Fue imposible no ver la laguna Estigia desde la altura de Elea.  El sol estaba bajo ya en el horizonte y emitía destellos de crepúsculo entre los que se mezclaba una luz negra.  Fue esa luz negra con destellos rosáceos la que recordé hoy leyendo en Badiou “c’est l’impossibilité du non-être . . . comme création de la possibilité de la pensée de l’être.  La pensée ne peut être pensée . . . qu’au régime d’une interdiction: il faut qu’il y ait une interdiction pour qu’il y ait la pensée en tant que pensée de l’être.  Mais l’interdiction . . . constitue la pensée elle-même” (109). 

En Catania teníamos alguna amiga, amiga de amigos más bien, y cenamos con ella esa noche: erizos de mar, recuerdo, y pizza.  No volvimos a ver al hombre de la barbita de chivo, ni a su amiga alemana, pero al volver al hotel, en la gran plaza de Catania, un perro se cruzó con nosotros y nos miró al hacerlo.  El aviso en su mirada me asustó.  ¿Cómo no entenderlo ahora como referencia a la prohibición parmenídea?  No seguir el camino del no-ser, porque el no-ser no es, y eso es condición de pensamiento, y así condición de existencia.  Pero, dice Badiou, “il faut un point d’insoumission à l’interdit” (111). 
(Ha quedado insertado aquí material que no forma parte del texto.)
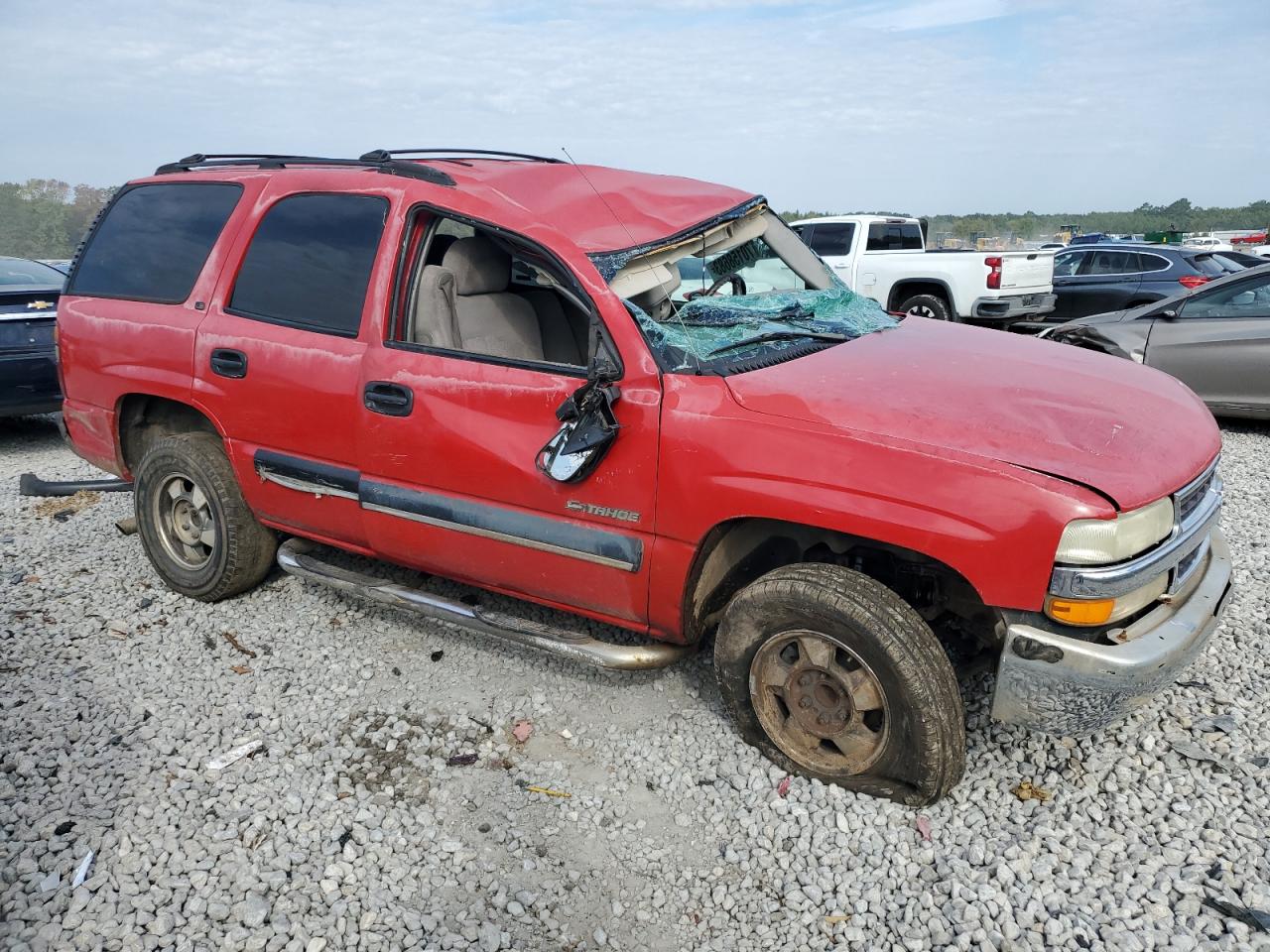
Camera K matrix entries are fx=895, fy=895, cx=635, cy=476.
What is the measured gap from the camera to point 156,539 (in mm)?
4348

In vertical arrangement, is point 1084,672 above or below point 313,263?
below

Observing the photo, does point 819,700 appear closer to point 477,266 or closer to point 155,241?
point 477,266

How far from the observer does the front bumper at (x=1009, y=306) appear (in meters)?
11.2

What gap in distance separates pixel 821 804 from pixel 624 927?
0.76 meters

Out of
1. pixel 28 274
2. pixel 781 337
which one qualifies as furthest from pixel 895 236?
pixel 781 337

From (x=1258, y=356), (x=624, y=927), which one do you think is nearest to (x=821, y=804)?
(x=624, y=927)

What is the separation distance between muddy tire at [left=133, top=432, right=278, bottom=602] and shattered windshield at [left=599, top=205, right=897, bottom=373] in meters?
2.18

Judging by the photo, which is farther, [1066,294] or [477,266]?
[1066,294]

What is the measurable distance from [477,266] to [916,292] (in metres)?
9.68

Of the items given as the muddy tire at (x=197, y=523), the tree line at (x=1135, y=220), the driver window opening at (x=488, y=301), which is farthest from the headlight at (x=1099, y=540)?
the tree line at (x=1135, y=220)

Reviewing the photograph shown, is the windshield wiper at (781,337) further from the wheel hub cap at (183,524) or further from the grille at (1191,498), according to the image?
the wheel hub cap at (183,524)

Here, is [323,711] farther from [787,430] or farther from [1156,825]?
[1156,825]

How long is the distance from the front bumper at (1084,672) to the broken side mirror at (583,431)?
1316 millimetres

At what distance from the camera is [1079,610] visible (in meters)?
2.40
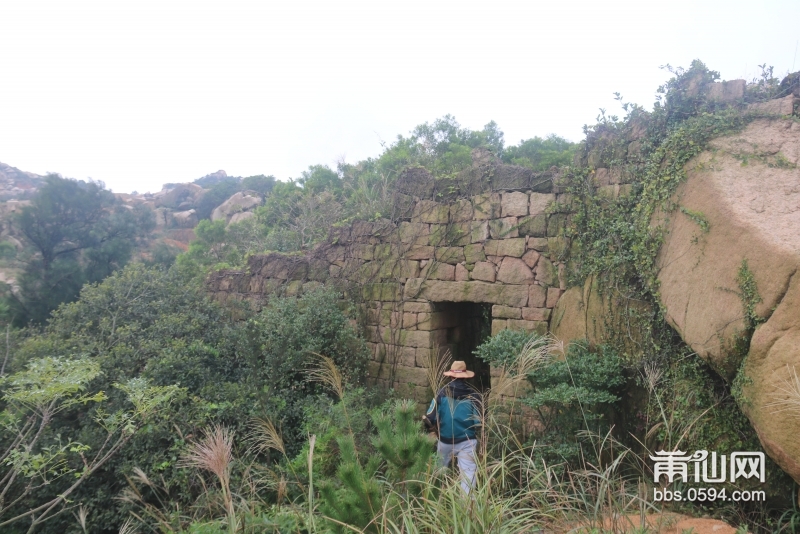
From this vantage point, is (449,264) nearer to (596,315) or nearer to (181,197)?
(596,315)

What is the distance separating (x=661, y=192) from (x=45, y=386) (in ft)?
17.3

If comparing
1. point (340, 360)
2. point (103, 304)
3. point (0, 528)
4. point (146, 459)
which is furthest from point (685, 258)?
point (103, 304)

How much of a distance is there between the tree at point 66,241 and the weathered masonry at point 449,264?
4257 mm

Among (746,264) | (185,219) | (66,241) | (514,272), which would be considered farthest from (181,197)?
(746,264)

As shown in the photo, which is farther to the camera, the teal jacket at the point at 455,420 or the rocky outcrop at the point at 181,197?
the rocky outcrop at the point at 181,197

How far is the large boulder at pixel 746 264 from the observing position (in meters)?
2.78

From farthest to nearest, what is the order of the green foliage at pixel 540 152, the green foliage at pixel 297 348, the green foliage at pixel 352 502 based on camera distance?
the green foliage at pixel 540 152, the green foliage at pixel 297 348, the green foliage at pixel 352 502

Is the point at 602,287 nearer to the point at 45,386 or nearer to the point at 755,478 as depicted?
the point at 755,478

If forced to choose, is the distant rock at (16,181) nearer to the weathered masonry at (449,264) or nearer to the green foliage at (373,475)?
the weathered masonry at (449,264)

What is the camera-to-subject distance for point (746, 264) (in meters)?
3.16

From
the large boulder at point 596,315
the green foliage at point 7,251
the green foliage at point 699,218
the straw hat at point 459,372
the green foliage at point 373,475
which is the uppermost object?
the green foliage at point 699,218

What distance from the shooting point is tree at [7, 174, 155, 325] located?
26.3ft

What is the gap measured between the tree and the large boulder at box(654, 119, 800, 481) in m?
9.02

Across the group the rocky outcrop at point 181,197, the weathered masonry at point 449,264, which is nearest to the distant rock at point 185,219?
the rocky outcrop at point 181,197
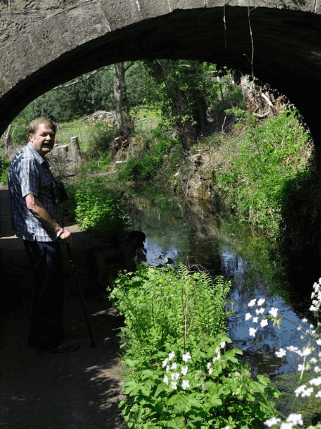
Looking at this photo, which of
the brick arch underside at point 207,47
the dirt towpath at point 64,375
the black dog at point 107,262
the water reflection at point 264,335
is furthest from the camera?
the black dog at point 107,262

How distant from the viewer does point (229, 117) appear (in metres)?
22.2

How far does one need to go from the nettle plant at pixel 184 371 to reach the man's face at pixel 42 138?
161 centimetres

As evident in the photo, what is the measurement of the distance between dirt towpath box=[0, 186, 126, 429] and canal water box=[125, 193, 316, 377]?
1222 millimetres

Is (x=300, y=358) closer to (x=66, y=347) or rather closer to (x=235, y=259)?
(x=66, y=347)

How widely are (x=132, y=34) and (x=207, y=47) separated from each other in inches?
79.9

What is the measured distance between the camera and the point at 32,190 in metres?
5.18

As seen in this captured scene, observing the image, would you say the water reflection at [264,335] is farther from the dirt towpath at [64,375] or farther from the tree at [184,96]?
the tree at [184,96]

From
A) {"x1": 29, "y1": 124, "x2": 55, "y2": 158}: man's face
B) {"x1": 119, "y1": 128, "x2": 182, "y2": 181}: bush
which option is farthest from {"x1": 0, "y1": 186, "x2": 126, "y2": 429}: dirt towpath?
{"x1": 119, "y1": 128, "x2": 182, "y2": 181}: bush

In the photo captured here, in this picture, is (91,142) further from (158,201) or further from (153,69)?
(158,201)

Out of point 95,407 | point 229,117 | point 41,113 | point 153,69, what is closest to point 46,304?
point 95,407

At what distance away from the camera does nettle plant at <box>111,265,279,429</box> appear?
356 cm

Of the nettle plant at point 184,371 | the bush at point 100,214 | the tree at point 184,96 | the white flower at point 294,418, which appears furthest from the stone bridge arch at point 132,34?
the tree at point 184,96

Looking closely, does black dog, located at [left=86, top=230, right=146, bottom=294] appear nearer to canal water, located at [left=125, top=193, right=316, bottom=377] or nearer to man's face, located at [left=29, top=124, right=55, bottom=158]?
canal water, located at [left=125, top=193, right=316, bottom=377]

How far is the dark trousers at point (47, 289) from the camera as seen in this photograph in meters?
5.46
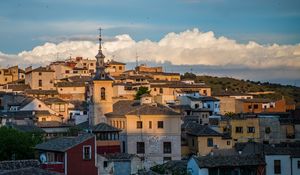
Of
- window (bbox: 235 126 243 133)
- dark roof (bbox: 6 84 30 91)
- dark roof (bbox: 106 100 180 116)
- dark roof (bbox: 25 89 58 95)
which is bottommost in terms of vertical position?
window (bbox: 235 126 243 133)

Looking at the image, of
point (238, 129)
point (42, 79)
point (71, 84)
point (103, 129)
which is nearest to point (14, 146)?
point (103, 129)

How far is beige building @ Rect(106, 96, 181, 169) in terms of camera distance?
64625 millimetres

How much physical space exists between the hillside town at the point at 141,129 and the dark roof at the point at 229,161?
0.23ft

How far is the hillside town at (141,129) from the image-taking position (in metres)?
46.6

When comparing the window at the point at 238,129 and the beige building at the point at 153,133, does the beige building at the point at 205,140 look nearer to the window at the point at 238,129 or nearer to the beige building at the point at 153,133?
the beige building at the point at 153,133

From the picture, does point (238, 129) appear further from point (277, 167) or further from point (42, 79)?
point (42, 79)

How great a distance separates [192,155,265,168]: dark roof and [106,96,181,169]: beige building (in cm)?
1383

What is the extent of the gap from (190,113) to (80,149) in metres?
45.1

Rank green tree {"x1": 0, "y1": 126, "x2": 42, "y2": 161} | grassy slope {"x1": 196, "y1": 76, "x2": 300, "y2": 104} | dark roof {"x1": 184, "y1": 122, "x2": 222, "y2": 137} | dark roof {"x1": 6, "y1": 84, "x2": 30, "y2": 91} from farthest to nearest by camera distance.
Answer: grassy slope {"x1": 196, "y1": 76, "x2": 300, "y2": 104}
dark roof {"x1": 6, "y1": 84, "x2": 30, "y2": 91}
dark roof {"x1": 184, "y1": 122, "x2": 222, "y2": 137}
green tree {"x1": 0, "y1": 126, "x2": 42, "y2": 161}

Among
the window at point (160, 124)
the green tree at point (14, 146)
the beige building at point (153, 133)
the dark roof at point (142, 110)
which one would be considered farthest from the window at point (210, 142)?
the green tree at point (14, 146)

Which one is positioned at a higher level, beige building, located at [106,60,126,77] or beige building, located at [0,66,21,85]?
beige building, located at [106,60,126,77]

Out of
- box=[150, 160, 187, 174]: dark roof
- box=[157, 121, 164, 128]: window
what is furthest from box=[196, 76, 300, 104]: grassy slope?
box=[150, 160, 187, 174]: dark roof

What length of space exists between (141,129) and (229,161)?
15.7 meters

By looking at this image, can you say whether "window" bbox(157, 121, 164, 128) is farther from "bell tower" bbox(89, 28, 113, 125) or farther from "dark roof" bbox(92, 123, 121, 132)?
"bell tower" bbox(89, 28, 113, 125)
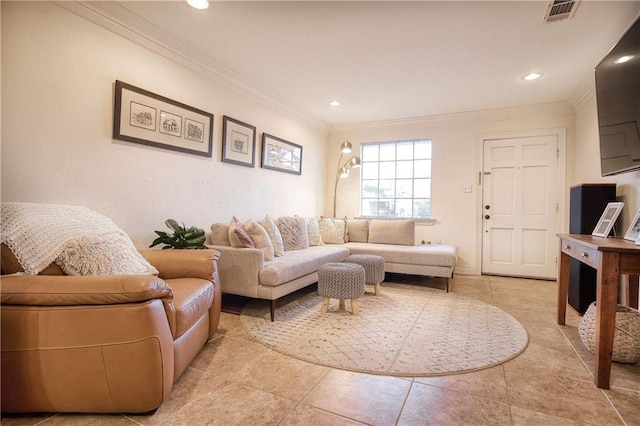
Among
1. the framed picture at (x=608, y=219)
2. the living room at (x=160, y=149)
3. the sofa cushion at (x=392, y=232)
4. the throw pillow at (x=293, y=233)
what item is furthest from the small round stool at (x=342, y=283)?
the framed picture at (x=608, y=219)

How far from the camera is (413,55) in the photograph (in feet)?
9.46

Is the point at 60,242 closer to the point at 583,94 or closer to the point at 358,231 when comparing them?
the point at 358,231

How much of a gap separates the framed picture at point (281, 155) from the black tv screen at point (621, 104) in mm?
3279

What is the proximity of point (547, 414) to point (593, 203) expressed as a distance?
2225 millimetres

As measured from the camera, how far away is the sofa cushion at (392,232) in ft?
14.4

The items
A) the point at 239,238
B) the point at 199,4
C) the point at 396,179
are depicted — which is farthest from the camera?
the point at 396,179

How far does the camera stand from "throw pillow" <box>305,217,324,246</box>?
4203 millimetres

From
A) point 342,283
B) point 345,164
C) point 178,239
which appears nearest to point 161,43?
point 178,239

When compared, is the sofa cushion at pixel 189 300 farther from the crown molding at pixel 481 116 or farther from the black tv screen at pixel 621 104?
the crown molding at pixel 481 116

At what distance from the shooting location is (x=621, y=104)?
216 centimetres

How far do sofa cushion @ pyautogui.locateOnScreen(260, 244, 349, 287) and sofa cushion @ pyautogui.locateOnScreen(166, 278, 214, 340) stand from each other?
23.5 inches

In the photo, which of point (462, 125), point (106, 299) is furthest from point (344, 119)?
point (106, 299)

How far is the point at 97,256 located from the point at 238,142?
222 cm

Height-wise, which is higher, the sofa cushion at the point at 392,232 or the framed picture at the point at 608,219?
the framed picture at the point at 608,219
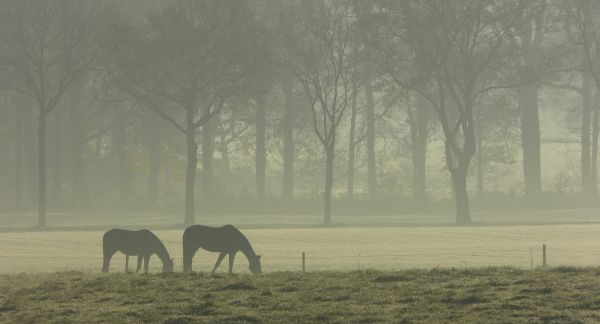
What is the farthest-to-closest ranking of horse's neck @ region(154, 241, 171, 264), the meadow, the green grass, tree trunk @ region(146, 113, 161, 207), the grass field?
tree trunk @ region(146, 113, 161, 207) → the green grass → the grass field → horse's neck @ region(154, 241, 171, 264) → the meadow

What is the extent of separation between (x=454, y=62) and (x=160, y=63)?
56.9 feet

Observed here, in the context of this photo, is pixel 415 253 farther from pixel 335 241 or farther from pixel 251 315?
pixel 251 315

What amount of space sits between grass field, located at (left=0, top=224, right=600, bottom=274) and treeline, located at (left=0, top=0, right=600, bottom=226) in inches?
372

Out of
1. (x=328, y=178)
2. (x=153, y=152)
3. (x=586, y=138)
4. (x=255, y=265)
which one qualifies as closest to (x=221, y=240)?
(x=255, y=265)

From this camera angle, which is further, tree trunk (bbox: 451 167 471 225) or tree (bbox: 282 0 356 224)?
tree (bbox: 282 0 356 224)

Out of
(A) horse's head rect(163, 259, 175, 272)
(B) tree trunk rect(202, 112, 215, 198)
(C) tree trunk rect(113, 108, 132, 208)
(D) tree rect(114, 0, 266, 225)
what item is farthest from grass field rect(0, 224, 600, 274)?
(C) tree trunk rect(113, 108, 132, 208)

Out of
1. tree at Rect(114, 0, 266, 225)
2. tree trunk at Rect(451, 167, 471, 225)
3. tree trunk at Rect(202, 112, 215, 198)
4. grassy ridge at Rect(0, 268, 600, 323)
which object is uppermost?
tree at Rect(114, 0, 266, 225)

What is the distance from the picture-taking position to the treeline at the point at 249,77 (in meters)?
60.8

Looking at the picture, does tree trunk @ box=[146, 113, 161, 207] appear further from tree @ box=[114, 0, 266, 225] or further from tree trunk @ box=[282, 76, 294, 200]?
tree @ box=[114, 0, 266, 225]

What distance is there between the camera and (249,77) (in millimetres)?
61625

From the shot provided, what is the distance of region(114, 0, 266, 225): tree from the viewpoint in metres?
60.6

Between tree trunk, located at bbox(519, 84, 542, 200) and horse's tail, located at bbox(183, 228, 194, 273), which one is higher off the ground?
tree trunk, located at bbox(519, 84, 542, 200)

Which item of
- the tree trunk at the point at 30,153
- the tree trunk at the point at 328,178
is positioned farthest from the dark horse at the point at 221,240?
the tree trunk at the point at 30,153

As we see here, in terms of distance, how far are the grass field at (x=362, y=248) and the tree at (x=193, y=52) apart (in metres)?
10.2
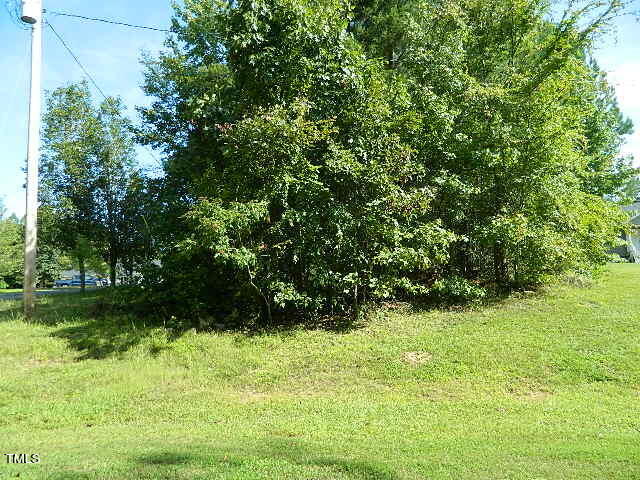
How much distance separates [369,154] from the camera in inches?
360

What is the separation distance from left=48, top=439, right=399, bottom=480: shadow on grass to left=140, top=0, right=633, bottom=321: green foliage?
13.7ft

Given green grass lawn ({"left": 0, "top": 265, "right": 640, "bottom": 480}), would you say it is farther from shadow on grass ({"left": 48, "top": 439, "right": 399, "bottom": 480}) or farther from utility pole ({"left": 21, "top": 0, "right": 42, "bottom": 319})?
utility pole ({"left": 21, "top": 0, "right": 42, "bottom": 319})

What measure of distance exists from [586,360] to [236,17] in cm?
878

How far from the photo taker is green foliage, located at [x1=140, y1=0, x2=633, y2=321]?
865cm

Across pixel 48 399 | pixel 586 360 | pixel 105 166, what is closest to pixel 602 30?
pixel 586 360

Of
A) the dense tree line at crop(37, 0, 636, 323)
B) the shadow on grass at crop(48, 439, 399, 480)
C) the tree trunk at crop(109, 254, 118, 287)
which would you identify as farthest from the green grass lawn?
the tree trunk at crop(109, 254, 118, 287)

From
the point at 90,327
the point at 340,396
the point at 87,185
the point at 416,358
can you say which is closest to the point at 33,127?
the point at 90,327

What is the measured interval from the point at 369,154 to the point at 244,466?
6811 mm

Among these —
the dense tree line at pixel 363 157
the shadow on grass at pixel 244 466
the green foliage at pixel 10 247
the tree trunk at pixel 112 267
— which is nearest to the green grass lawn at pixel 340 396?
the shadow on grass at pixel 244 466

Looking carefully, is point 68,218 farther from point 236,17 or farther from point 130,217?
point 236,17

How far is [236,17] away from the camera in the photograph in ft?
28.9

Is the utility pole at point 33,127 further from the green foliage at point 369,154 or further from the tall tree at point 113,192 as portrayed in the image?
the tall tree at point 113,192

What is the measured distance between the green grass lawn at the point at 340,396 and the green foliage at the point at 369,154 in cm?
128

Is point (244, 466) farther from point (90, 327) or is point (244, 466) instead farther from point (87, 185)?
point (87, 185)
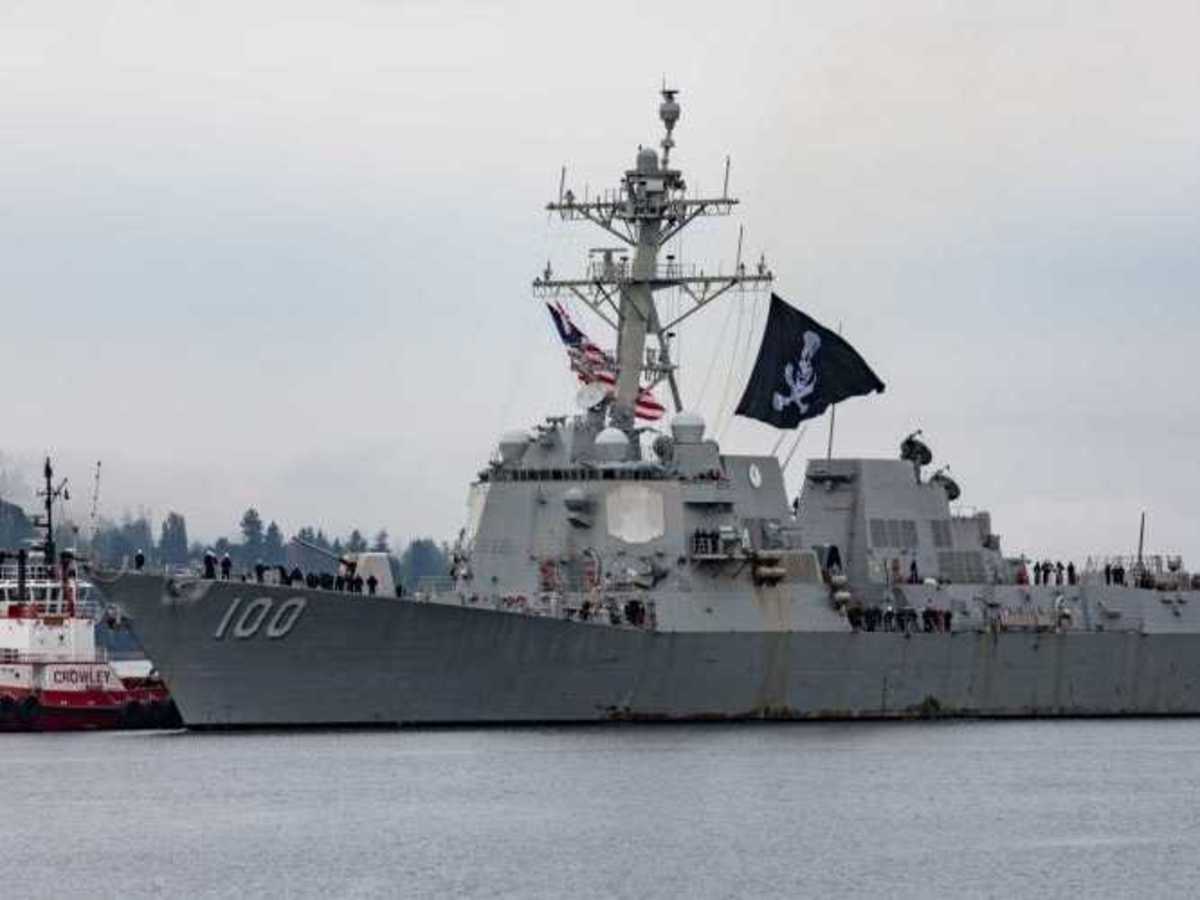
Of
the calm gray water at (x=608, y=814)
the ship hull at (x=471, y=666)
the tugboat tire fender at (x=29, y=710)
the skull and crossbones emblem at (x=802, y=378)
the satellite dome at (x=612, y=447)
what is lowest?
the calm gray water at (x=608, y=814)

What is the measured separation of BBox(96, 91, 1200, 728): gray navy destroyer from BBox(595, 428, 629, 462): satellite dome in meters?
0.03

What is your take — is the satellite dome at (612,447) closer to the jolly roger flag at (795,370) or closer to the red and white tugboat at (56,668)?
the jolly roger flag at (795,370)

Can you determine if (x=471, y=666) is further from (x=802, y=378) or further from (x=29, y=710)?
(x=29, y=710)

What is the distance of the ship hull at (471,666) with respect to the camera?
4747cm

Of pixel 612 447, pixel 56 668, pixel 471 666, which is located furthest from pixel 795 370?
pixel 56 668

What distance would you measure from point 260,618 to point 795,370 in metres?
10.2

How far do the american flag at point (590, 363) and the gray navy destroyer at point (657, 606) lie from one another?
0.10 metres

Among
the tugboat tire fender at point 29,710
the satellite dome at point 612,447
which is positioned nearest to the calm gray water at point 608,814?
the tugboat tire fender at point 29,710

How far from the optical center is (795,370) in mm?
52500

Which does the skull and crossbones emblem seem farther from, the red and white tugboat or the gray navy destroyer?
the red and white tugboat

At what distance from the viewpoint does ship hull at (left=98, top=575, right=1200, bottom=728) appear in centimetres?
4747

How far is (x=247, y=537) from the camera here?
144 m

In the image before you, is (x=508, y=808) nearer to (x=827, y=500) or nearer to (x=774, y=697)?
(x=774, y=697)

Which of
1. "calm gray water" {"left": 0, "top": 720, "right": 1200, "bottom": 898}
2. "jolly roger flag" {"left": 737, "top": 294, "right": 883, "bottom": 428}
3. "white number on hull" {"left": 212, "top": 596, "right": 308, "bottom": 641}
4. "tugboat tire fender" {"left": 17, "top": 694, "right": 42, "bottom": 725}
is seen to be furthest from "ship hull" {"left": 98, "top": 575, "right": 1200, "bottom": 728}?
"tugboat tire fender" {"left": 17, "top": 694, "right": 42, "bottom": 725}
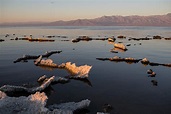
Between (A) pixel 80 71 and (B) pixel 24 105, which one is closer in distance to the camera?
(B) pixel 24 105

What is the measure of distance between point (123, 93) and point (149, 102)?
119 inches

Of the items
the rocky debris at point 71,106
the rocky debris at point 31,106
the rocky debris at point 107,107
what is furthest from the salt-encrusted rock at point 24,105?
the rocky debris at point 107,107

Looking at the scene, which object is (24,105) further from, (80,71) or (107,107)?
(80,71)

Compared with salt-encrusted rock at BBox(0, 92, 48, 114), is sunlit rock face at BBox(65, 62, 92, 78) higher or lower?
lower

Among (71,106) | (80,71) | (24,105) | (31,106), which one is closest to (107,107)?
(71,106)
¿Cómo vivir esa insumisión?  Los recuerdos de hoy me hacen pensar que los últimos cuarenta y dos años no han sido mucho más que la vivencia desgarrada de esa insumisión, para bien y para mal: una errancia a veces extática y feliz, otras veces densa y oscura, de la que no cabe echar cuentas, pero lejos del camino de la diosa, al que no puedo saber si hay retorno.   Nunca llegué a leer la edición de Untersteiner, pero todavía tengo ese libro, milagrosamente, porque casi todas mis cosas de aquella época acabaron en manos de algún trapero de Les Glóries, que las compró a precio de saldo.